At the present time, Generative AI is being used for the following purposes:

*Automation of repetitive tasks such as those found in Penetration Testing and Threat Hunting.

*Filtering out for false positives and only presenting the real threats to the IT Security team via the SIEM.

*Wherever possible, using it for staff augmentation purposes, such as using a chatbot as the first point of contact with a prospect or a customer.

*Being used in Forensics Analysis to a much deeper dive into the latent evidence that is collected.

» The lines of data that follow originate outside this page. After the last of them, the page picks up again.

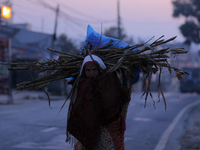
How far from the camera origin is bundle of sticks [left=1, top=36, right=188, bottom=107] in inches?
126

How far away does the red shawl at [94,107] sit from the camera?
2865mm

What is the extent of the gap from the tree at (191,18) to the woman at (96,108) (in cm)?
2152

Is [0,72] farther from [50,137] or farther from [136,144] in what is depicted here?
[136,144]

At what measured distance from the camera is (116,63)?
3.20m

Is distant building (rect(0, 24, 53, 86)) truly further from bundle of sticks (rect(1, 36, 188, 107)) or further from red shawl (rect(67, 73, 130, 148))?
red shawl (rect(67, 73, 130, 148))

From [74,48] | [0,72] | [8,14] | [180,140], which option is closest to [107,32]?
[74,48]

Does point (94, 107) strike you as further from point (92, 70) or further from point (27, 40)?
point (27, 40)

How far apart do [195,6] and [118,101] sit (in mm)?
22202

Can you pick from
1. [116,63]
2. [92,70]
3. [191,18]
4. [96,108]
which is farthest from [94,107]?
[191,18]

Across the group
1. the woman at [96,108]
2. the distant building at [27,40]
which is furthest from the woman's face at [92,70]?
the distant building at [27,40]

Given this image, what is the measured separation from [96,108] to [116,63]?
0.56 m

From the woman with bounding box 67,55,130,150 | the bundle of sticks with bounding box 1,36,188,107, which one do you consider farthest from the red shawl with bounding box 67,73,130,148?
the bundle of sticks with bounding box 1,36,188,107

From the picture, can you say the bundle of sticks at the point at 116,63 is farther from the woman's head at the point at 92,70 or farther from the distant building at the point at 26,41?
the distant building at the point at 26,41

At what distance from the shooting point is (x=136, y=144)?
6383 mm
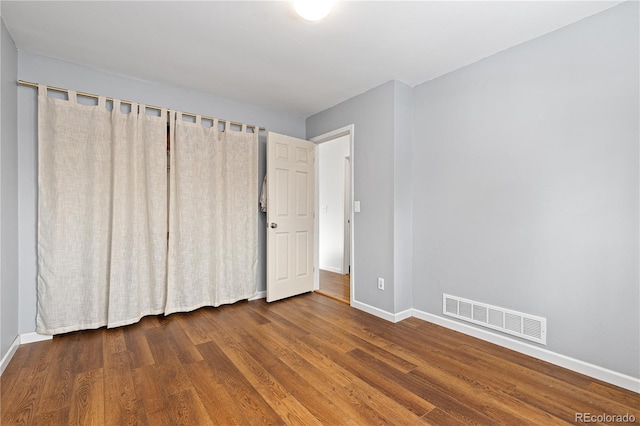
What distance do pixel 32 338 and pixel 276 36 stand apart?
3212mm

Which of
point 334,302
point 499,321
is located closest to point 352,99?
point 334,302

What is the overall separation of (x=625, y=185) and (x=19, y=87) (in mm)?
4598

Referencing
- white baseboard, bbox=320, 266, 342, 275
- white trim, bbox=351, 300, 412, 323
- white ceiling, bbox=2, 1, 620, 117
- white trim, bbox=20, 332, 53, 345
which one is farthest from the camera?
white baseboard, bbox=320, 266, 342, 275

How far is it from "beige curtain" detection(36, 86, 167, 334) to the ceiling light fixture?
1914mm

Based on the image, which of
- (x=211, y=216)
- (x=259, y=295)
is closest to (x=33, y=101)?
(x=211, y=216)

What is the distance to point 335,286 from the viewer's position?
434 cm

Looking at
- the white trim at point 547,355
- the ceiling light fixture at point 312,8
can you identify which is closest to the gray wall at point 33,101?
the ceiling light fixture at point 312,8

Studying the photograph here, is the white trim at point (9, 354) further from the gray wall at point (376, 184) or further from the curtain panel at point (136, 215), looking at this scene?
the gray wall at point (376, 184)

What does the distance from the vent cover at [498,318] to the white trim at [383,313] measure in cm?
39

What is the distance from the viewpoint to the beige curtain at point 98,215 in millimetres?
2482

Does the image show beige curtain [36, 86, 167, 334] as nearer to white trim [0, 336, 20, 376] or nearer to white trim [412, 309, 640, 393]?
white trim [0, 336, 20, 376]

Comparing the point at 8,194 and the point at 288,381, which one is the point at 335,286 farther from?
the point at 8,194

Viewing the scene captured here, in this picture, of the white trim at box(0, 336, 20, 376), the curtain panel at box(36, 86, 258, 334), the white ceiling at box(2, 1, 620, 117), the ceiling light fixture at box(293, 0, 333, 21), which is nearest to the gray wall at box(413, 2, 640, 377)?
the white ceiling at box(2, 1, 620, 117)

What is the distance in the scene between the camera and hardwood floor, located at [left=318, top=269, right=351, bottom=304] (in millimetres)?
3808
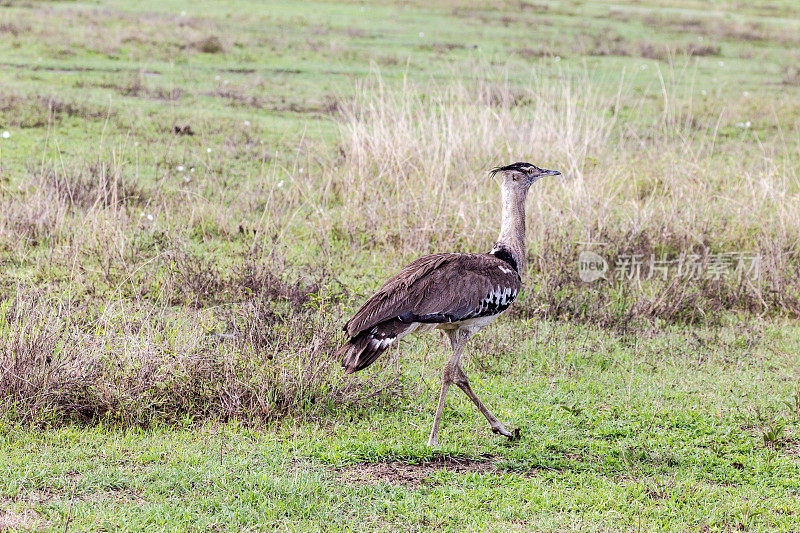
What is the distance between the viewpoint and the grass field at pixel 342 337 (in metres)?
4.02

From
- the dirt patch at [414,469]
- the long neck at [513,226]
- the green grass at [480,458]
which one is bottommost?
the dirt patch at [414,469]

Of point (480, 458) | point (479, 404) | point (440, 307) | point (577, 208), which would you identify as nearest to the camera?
point (440, 307)

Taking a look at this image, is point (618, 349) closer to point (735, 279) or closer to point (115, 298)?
point (735, 279)

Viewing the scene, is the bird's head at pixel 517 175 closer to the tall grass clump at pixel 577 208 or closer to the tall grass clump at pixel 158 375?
the tall grass clump at pixel 158 375

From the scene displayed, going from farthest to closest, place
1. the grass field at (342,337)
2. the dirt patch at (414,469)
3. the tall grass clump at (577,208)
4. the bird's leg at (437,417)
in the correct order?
the tall grass clump at (577,208), the bird's leg at (437,417), the dirt patch at (414,469), the grass field at (342,337)

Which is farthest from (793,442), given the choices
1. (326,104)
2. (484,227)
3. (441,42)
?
(441,42)

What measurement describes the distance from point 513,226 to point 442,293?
79 centimetres

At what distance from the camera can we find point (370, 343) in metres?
4.30

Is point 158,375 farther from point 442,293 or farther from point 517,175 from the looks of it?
point 517,175

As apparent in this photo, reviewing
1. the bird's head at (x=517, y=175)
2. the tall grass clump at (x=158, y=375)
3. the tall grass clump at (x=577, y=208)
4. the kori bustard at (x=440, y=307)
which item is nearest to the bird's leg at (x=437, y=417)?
the kori bustard at (x=440, y=307)

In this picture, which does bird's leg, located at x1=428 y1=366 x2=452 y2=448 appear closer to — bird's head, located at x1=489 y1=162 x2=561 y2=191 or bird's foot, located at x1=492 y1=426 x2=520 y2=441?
bird's foot, located at x1=492 y1=426 x2=520 y2=441

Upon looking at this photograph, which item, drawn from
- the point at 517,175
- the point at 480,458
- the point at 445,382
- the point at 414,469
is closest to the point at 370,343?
the point at 445,382

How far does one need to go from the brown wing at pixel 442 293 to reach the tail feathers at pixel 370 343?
3 cm

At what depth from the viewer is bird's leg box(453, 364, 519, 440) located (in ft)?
15.1
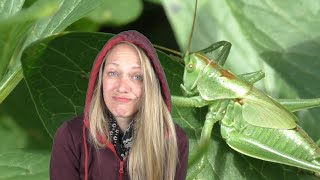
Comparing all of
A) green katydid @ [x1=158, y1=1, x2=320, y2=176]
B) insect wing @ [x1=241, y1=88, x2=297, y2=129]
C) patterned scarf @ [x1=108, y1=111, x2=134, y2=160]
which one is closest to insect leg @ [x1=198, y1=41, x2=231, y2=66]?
green katydid @ [x1=158, y1=1, x2=320, y2=176]

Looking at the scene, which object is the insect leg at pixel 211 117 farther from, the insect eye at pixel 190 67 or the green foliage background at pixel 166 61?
the insect eye at pixel 190 67

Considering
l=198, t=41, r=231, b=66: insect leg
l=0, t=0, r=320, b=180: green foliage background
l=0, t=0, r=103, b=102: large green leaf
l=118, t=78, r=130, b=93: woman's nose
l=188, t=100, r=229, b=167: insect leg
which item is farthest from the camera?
l=198, t=41, r=231, b=66: insect leg

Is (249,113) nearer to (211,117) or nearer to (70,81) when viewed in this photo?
(211,117)

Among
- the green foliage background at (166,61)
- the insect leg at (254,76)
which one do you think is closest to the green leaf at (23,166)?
the green foliage background at (166,61)

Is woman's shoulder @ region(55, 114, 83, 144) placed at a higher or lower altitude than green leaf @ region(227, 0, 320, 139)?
higher

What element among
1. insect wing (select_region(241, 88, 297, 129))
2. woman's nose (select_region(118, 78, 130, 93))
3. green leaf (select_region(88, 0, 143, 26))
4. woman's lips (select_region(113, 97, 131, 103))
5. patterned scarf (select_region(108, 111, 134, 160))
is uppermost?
woman's nose (select_region(118, 78, 130, 93))

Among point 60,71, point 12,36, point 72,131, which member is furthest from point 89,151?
point 60,71

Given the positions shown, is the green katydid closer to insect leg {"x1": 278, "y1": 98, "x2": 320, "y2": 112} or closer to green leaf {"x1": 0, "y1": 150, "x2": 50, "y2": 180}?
insect leg {"x1": 278, "y1": 98, "x2": 320, "y2": 112}

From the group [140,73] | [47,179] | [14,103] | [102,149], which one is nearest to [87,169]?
[102,149]
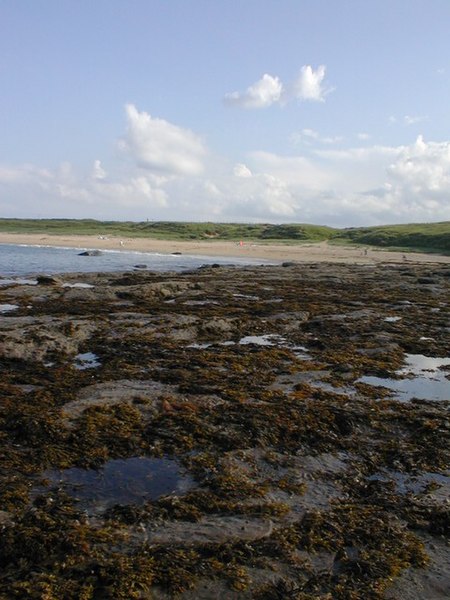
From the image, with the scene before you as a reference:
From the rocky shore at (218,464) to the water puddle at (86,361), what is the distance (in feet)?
0.30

But as mentioned, those of us in Cyber want Generative AI to do more than this.  In fact, there is a technical term that has now been coined up for it, which is:  “Critical Thinking AI”.  Meaning, how far can we make Generative AI think and reason on its own just like the human brain, without having the need to pump into gargantuan datasets?

The answer to this is a blatant “No”.  We will never understand the human brain at 100%, like we can the other major organs of the human body.  At most, we will get to 0.0005%.  But given this extremely low margin, there is still some hope that we can push what we have now just a little bit further.  Here are some examples of what people are thinking:

*Having Generative AI train itself to get rid of “Hallucinations”.  You are probably wondering what this is, exactly?  Well, here is a good definition of it:

“AI hallucinations are inaccurate or misleading results that AI models generate. They can occur when the model generates a response that's statistically similar to factually correct data, but is otherwise false.” 

(SOURCE:  Google Search”).

A good example of this is the chatbots that are heavily used in the healthcare industry.  Suppose you have a virtual appointment, and rather than talking to a real doctor, you are instead talking to a “Digital Person”.  You tell it the symptoms you are feeling.  From here, it will then take this information, go its database, and try to find a name for the ailment you might be facing.  For instance, is it the cold, the flu, or even worse, COVID-19?  While to some degree this “Digital Person” will be able to provide an answer, your next response will be:  “What do I take for it?”.  Suppose again, it comes back and says that you need to take Losartan, which is a diuretic.  Of course, this is false, because for the diagnosis, a “water pill” is not needed.  This is called the “Hallucination  Effect”.  Meaning, the Generative AI system has the datasets that it needs to provide a more or less accurate prescription, but it does not.  Instead, it give a false answer.  So, a future goal of “Critical Thinking AI” would be to have the Digital Person quickly realize this mistake on its own, and give a correct answer by saying you need to an antibiotic.  The ultimate goal here is to do this all without any sort of human intervention.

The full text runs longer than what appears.